:: Given passage ::
The report, developed by graduating Master’s Students from the School of International and Public Affairs on behalf of Clean Tomorrow as their client, describes the ways that clean energy provides economic benefits to host communities, profiles policies in seven key states, and features project case studies.

Motivation and methodology

A team of 11 graduate student researchers pursuing Masters of Public Administration degrees in Environmental Science and Policy from Columbia University’s School of International Affairs completed a capstone project that details the policy mechanisms for clean energy projects to deliver economic benefits to communities. The final report, Widening the Lens: Options for Communities to Economically Benefit from Clean Energy, presents a framework for categorizing economic benefit mechanisms (e.g., landowner agreements, community benefit agreements, tax treatments such as Payment in Lieu of Taxes [PILOTs], etc.); describes economic benefit policies in seven states (California, Michigan, Nevada, New Mexico, New York, Ohio, and Texas); and analyzes how similar mechanisms are used across states. 

A key driver for the research was the concurrence of both an increase in the number of renewable energy projects added to the grid and a proliferation of local opposition to and restrictions on clean energy project development. The researchers sought to understand how economic benefits from renewable energy projects flow to communities and whether certain policy mechanisms are more effective at alleviating public opposition.

:: Provided information ::
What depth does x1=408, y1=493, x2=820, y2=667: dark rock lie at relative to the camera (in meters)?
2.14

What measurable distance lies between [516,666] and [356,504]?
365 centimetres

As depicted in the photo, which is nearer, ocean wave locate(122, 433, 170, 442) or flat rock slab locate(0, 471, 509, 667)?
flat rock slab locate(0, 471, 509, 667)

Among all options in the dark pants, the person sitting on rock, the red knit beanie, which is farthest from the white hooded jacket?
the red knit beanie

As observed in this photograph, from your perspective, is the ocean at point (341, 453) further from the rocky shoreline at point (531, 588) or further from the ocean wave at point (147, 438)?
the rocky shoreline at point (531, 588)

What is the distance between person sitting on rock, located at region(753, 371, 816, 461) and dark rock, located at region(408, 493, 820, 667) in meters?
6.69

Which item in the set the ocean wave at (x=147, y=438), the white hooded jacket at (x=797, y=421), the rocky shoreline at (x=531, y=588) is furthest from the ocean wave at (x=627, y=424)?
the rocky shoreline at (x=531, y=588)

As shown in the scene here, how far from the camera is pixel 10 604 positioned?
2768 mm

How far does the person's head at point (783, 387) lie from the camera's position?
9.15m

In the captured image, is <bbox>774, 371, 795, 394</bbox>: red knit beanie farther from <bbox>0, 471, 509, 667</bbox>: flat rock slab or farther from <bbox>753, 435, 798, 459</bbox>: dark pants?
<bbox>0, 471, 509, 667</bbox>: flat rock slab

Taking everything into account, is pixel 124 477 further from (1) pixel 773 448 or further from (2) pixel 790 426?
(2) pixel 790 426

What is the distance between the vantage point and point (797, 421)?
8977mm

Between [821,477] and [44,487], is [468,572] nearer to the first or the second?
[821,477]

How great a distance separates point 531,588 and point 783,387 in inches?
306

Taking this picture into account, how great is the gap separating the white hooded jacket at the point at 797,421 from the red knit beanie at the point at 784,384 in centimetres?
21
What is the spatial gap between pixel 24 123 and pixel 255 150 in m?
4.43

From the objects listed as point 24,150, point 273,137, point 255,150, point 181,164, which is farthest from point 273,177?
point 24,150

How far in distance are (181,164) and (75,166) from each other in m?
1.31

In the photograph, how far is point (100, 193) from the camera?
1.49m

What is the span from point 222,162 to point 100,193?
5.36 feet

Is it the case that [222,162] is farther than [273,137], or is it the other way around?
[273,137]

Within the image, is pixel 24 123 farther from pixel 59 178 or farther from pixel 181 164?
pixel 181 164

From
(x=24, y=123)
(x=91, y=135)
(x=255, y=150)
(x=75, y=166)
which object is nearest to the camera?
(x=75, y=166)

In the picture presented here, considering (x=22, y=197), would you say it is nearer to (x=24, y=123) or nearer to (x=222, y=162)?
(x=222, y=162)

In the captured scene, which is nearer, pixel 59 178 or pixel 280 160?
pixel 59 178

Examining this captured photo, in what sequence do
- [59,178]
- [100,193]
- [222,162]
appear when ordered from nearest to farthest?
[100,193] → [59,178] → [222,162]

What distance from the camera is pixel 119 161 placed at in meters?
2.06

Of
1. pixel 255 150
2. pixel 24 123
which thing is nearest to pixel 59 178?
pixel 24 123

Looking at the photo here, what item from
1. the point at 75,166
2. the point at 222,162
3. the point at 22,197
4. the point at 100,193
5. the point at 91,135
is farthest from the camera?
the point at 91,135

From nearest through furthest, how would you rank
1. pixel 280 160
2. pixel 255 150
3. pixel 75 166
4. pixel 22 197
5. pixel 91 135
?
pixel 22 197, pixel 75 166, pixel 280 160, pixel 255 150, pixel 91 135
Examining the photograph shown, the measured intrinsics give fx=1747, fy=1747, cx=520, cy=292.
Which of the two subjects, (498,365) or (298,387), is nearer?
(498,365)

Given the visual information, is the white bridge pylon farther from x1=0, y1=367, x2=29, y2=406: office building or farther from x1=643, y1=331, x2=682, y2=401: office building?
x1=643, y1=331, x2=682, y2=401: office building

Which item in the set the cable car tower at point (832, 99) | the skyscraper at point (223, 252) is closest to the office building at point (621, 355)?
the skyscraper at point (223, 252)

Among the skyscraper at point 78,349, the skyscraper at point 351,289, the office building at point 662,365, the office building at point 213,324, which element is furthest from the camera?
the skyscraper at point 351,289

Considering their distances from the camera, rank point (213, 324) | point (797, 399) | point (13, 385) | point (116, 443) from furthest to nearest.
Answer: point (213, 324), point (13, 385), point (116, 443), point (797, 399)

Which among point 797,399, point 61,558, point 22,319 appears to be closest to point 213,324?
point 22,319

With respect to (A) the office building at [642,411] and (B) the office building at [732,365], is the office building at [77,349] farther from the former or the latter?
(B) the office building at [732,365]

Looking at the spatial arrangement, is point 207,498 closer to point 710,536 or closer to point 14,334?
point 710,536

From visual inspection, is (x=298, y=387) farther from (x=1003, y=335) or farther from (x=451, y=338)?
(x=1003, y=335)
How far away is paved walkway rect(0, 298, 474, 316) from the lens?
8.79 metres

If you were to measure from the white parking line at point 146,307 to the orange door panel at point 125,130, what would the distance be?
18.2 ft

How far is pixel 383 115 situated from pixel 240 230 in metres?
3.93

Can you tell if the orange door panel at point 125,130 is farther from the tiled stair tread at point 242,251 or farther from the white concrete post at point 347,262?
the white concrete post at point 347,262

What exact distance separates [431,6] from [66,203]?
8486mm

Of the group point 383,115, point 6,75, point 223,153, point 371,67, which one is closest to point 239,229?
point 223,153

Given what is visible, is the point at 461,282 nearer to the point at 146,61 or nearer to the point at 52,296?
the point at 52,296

:: Instructions ::
1/ In the clean energy passage, how many graduate student researchers completed the capstone project?
2/ Please copy the clean energy passage from "Motivation and methodology" up to and including "used across states.".
3/ Write what comes next in the clean energy passage, starting after its final sentence.
The lines after the clean energy passage come from a separate source.

:: Responses ::
1/ Eleven.

2/
Motivation and methodology

A team of 11 graduate student researchers pursuing Masters of Public Administration degrees in Environmental Science and Policy from Columbia University’s School of International Affairs completed a capstone project that details the policy mechanisms for clean energy projects to deliver economic benefits to communities. The final report, Widening the Lens: Options for Communities to Economically Benefit from Clean Energy, presents a framework for categorizing economic benefit mechanisms (e.g., landowner agreements, community benefit agreements, tax treatments such as Payment in Lieu of Taxes [PILOTs], etc.); describes economic benefit policies in seven states (California, Michigan, Nevada, New Mexico, New York, Ohio, and Texas); and analyzes how similar mechanisms are used across states.

3/
The students supplemented their research with interviews of an array of experts. The researchers conducted 23 interviews with 26 experts, including academics, consultants, local officials, state regulators, and project developers. 

Key Findings

The research resulted in three key findings: 

  1. There is wide variation in the benefits that communities want to receive and the reasons they oppose projects. Each benefit mechanism can deliver meaningful returns for communities and may help reduce opposition, but its full effect depends on local policy and cultural context.
  2. Creating the circumstances where communities and developers can both say “yes” to new projects requires balancing meaningful benefits for communities with maintaining profitable project economics. Policymakers can help achieve that balance through policies that create opportunities for tangible, transparent benefits to community members and implementing tax mechanisms that provide long-term certainty for developers, such as abatements or reasonable tax rates.
  3. The most effective benefit mechanisms are those that can be tailored to a community’s needs. Local context and flexibility in delivering benefits are critical elements; overprescription often fails.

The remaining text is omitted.